On today’s show I’m going to share the final segment in this forecast based on highlights from Dr. Duncan’s presentation that I believe are relevant for all real estate investors. On today’s show we’re focusing on new construction. Here we go.
People who are currently homeowners are more fearful of the Corona virus and are not listing their homes for sale. Sellers don’t want strangers come into their house and possibly infect the family. On the other hand, those who are tenants in multi-family apartments are more fearful of the virus in the high density environment than they are of moving. They are taking advantage of the low interest rate environment as an opportunity to buy and lock in an interest rate for a long time. This surge in demand, with a drop in supply is putting a lot of upward pressure on prices. Both Fannie Mae and Freddie Mac are reporting record years for loan originations.
Across the nation there are 2.7 months of inventory on the market. That’s the lowest level since data has been collected.
New home builders have seen a surge in contracts for new homes. The builders will eventually need to catch up and build those homes. It’s hard to say how they will respond to demand for new sales if they get too far ahead of construction. Availability of skilled labor is the constraint in the construction industry right now.
We can anticipate that once the pandemic is under control, whether that is through a an effective therapeutic, or widespread adoption of a vaccine, supply of houses on the market will increase. Depending on the locations for that supply, interest rates for new loans, and the demand at that point in time, we could expect to see a softening in prices.

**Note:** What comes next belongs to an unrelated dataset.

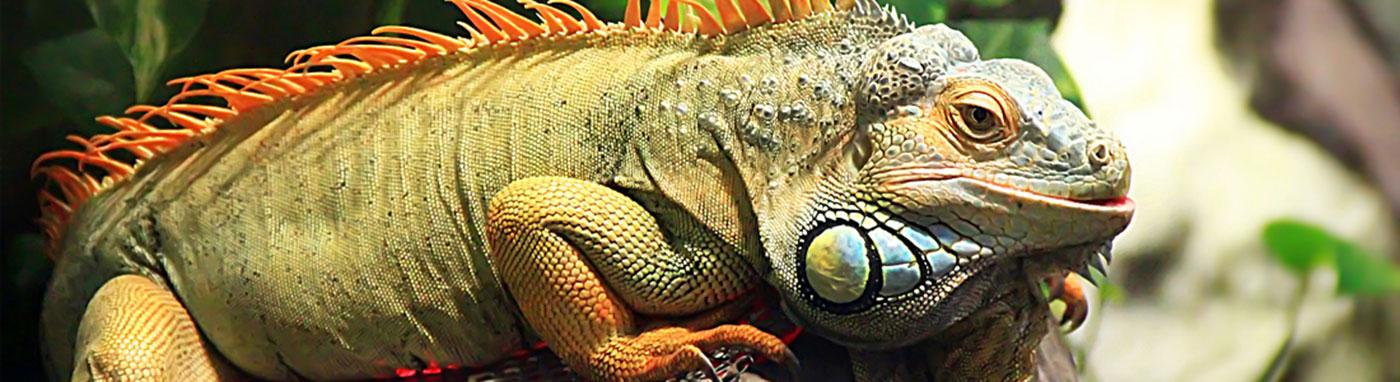 Reptile Supplies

For now, new home builder backlog is at record levels.
If we go back to 2005 through 2006, the industry had a capacity to deliver 1.4 million new homes a year and sales peaked in 2006 at that level. In the aftermath of the 2008 downturn the industry delivered about 300,000 new homes a year at the bottom of the market. And has been averaging between 500,000 and 600,000 new homes a year for the past 5 years. It’s fair to say that the industry is sized to deliver that volume of new homes. In October, sales peaked at an annualized rate of 1M homes a year which is well above the capacity of the market at current staffing levels. The question is whether the industry can and will grow to to meet the challenge of the higher sales volumes without becoming overheated and perpetuating a boom and bust cycle yet again.
Based on the Fannie Mae data, the outlook for new home construction shows demand for 830k new single family home sales in 2020, a 21% increase over 2019. This is expected to grow a further 6.2% to 881k units in 2021 and remain flat at 881k units in 2022.
2020 has been a banner year for refinance activities, representing a 127% growth over 2019. Next year, refinance activity is expected to contract by 56.5%. Normally a 56.5% contraction would be a huge deal. But it will basically match 2019 refinance volumes and 2019 was a banner year for refinance activity.
Based on everything I’m hearing, I going to go out on a limb and predict that single family new construction for rental is going to be a product that is in high demand. In particular, I believe that new construction townhouses which live like a single family home are going to be in high demand because they are more affordable than a detached home. The drive for affordability is going to influence demand for the coming next several years.